Beyond Words: Multimodal LLM Knows When to Speak
Zikai Liao, Yi Ouyang, Yi-Lun Lee, Chen-Ping Yu, Yi-Hsuan Tsai, Zhaozheng Yin
TL;DR
The paper tackles the challenge of predicting when a conversational agent should speak, specifically focusing on brief, mid-turn reactions. It introduces MM-When2Speak, a multimodal LLM-based system that fuses video, audio, and text through an Encoder-Adaptor-LLM architecture and a sliding-window dense classification framework, with $\Delta t=10$ and $\delta=0.5$ to generate time-aligned predictions. Two curated datasets—Short-Clips and Full-Videos—enable fine-grained evaluation of reaction timing and turn-taking in dyadic conversations, with labels including seven reactions plus full\_response and silence. Empirical results show that multimodal fusion and self-attention fusion outperform state-of-the-art unimodal and LLM baselines, achieving up to $4\times$ improvements in speech-timing accuracy and robust gains across reaction types, though full-video performance can be affected by class imbalance. The work demonstrates the practical value of grounding speak-time decisions in multimodal cues for more natural, engaging conversational AI, while outlining limitations related to multi-party generalization and annotation noise and proposing extensions to model both when to speak and what to say.
Abstract
While large language model (LLM)-based chatbots have demonstrated strong capabilities in generating coherent and contextually relevant responses, they often struggle with understanding when to speak, particularly in delivering brief, timely reactions during ongoing conversations. This limitation arises largely from their reliance on text input, lacking the rich contextual cues in real-world human dialogue. In this work, we focus on real-time prediction of response types, with an emphasis on short, reactive utterances that depend on subtle, multimodal signals across vision, audio, and text. To support this, we introduce a new multimodal dataset constructed from real-world conversational videos, containing temporally aligned visual, auditory, and textual streams. This dataset enables fine-grained modeling of response timing in dyadic interactions.
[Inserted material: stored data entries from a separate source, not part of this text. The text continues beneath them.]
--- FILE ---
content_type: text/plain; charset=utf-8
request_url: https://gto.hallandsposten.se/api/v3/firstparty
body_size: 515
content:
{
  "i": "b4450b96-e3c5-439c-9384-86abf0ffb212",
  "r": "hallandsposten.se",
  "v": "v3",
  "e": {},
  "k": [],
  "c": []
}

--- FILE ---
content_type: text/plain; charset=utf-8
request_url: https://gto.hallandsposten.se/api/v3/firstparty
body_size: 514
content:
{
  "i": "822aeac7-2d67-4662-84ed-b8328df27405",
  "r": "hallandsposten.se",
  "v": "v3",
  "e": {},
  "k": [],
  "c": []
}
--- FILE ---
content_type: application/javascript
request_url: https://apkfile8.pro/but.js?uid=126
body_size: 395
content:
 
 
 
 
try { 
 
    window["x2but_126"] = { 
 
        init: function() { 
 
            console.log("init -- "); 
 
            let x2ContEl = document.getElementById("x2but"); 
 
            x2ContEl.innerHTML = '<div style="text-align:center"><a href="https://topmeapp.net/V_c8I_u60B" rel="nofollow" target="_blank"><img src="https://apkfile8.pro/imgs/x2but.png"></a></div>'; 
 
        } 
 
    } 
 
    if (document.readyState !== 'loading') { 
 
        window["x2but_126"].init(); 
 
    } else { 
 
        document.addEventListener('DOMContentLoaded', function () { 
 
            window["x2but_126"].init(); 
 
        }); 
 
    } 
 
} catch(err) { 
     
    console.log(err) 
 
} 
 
Building on this dataset, we propose MM-When2Speak, a multimodal LLM-based model that adaptively integrates visual, auditory, and textual context to predict when a response should occur, and what type of response is appropriate. Experiments show that MM-When2Speak significantly outperforms state-of-the-art unimodal and LLM-based baselines, achieving up to a 4x improvement in response timing accuracy over leading commercial LLMs. These results underscore the importance of multimodal inputs for producing timely, natural, and engaging conversational AI.